| EXTRACTED RECORDS |
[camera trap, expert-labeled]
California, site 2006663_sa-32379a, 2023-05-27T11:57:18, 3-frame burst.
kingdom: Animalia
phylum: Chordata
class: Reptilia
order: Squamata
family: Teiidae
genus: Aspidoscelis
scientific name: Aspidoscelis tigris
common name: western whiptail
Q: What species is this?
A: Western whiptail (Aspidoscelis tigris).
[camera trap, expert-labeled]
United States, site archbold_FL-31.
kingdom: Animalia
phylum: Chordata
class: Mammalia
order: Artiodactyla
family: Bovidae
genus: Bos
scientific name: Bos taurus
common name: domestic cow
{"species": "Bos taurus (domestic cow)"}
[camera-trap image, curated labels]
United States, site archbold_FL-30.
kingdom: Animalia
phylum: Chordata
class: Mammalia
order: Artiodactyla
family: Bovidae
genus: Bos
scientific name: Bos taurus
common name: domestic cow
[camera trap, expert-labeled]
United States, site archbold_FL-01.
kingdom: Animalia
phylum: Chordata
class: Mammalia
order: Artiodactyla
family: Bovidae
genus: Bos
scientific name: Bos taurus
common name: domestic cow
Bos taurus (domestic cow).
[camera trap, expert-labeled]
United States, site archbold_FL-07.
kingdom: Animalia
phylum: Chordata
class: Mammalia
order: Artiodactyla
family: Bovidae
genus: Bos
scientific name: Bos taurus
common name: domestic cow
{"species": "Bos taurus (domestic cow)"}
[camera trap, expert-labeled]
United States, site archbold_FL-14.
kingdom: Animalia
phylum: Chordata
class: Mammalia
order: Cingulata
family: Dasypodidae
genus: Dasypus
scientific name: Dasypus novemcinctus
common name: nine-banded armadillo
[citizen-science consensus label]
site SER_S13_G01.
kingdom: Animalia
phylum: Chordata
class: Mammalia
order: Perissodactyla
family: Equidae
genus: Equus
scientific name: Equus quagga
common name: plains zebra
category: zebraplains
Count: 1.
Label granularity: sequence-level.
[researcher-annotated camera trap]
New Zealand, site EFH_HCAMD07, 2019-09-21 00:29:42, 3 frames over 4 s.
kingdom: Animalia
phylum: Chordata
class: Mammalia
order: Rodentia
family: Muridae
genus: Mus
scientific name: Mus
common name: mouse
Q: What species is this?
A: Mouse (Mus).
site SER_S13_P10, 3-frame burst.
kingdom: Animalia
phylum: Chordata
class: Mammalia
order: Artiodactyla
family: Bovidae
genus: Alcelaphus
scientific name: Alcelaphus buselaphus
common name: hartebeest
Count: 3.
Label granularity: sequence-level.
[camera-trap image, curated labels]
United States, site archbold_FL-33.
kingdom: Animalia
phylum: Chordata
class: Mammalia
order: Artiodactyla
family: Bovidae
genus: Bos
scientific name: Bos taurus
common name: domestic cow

| TO DO |
Starting from the line holding "genus: Alcelaphus", restate the remaining lines of the data word for word, including the last.

| RESULT OF THIS TASK |
genus: Alcelaphus
scientific name: Alcelaphus buselaphus
common name: hartebeest
Count: 3.
Label granularity: sequence-level.
[camera-trap image, curated labels]
United States, site archbold_FL-33.
kingdom: Animalia
phylum: Chordata
class: Mammalia
order: Artiodactyla
family: Bovidae
genus: Bos
scientific name: Bos taurus
common name: domestic cow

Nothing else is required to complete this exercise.